In addition, where there are multiple researchers collaborating on the same research study, some of the researchers and their institutions may not be engaged in HR if their role does not involve access to actual people or identifying information. In multi-site projects, determining who is an agent and what institutions are engaged can get complicated. Engagement is ultimately a decision that is up to the IRB of each institution. Neither can an outside IRB or other external party decide whether another IRB should be involved. Data providers, data stewards, and researchers need to be clear that it is never the place of one institution’s IRB to decide for another that they are not engaged. Data providers, data administrators, and any relevant stakeholders, including researchers, need to know that individual researchers will always be held accountable by their own IRB for verification of engagement. Note that this is distinct from determining the IRB of record for a multi-site research project.
4.6.4 Is the Project Exempt From the Regulations or Non-Exempt (Expedited or Full Board Review)?

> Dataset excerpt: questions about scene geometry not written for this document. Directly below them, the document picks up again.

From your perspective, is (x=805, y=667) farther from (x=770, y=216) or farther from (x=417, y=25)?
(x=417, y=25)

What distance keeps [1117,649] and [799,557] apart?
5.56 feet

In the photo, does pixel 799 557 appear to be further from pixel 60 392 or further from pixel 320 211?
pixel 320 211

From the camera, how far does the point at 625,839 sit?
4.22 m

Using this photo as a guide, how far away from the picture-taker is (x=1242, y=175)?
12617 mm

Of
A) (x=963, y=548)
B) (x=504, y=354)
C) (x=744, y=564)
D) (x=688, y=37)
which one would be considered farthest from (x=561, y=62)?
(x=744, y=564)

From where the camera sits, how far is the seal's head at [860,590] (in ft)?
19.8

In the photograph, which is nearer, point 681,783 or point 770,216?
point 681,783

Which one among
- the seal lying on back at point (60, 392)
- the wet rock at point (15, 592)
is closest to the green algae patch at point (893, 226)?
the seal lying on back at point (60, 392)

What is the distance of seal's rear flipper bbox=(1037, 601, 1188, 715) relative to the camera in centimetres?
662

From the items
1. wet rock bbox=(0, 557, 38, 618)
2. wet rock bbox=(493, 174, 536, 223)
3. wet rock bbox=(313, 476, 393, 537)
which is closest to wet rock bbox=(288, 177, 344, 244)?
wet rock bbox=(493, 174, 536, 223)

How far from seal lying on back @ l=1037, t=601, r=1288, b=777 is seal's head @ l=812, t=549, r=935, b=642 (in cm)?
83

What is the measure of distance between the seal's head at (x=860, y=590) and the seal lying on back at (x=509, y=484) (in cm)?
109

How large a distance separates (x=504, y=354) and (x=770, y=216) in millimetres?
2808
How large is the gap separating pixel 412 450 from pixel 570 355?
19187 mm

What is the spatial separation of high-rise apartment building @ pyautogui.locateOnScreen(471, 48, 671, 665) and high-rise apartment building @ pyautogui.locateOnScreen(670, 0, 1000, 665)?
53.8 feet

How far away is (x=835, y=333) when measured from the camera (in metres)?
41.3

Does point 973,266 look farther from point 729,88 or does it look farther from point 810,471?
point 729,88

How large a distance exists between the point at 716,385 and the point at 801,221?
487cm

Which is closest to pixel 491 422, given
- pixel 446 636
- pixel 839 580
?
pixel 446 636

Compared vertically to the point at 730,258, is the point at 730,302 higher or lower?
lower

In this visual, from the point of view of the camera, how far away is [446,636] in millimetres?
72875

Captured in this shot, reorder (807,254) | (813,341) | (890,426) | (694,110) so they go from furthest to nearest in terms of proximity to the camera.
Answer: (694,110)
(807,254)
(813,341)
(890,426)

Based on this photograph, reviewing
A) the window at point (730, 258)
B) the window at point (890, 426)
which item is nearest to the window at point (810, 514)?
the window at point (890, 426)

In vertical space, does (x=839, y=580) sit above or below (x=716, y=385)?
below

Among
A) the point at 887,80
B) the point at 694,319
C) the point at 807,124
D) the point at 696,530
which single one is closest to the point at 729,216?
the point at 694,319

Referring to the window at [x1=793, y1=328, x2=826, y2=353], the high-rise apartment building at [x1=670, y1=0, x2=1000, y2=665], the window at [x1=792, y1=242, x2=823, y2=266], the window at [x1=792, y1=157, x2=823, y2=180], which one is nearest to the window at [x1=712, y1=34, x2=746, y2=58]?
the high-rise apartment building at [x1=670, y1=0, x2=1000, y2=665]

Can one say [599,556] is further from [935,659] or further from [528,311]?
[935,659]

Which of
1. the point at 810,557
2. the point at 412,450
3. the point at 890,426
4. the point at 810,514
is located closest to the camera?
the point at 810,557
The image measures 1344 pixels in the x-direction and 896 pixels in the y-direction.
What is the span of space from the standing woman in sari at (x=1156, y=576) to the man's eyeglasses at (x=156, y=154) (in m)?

The final question is directly related to the level of review. There are three primary distinctions between projects that are eligible for exempt review and those eligible for non-exempt review: risk of harm as it relates to identifiability of the data, vulnerability of the participants, and matters of research consent and waiver of consent.
220.127.116.11 Identifiability of the Data and Retention of the Identifiers
The most common difference between exempt and non-exempt research is related to the level of risk of harm to participants. Minimal_risk and greater than minimal risk are the two levels of risk that IRBs consider. Minimal risk is defined in the regulations 45 CFR 46.102 (j) as “… the probability and magnitude of harm or discomfort anticipated in the research are not greater in and of themselves than those ordinarily encountered in daily life or during the performance of routine physical or psychological examinations or tests.” Anything else is considered as greater than minimal risk.
The probability and magnitude harm are the important concepts related to an assessment of the difference between minimal risk and greater than minimal risk. The magnitude of harm relates to the nature of the harm and the vulnerability of the participants in the research and is somewhat more concrete than assessing the probability of harm. For the IRB, magnitude of harm starts with what could possibly go wrong and then what would be the actual harm to the participant. For projects using administrative data, a common risk of harm is the possibility of linking research information directly to an individual. This can be further exacerbated when combining administrative data with primary data collection. If there is a loss of privacy and confidentiality, the IRB always considers the types of harm that may be related to psychological, legal, social, economic, group, or community harms with regard to the actual content of the information. Even if reidentification occurs, the level of harm that may result can vary depending on the information in the data. In addition, even if the data collected in a study have been de-identified, there needs to be an assessment of the probability of the re-identification. De-identification is a first line of defense against many harms, but it is not infallible. As technology, software, and algorithms improve, it is increasingly possible to reidentify people based on just a few concrete data points (see the chapter on disclosure avoidance methods for more details).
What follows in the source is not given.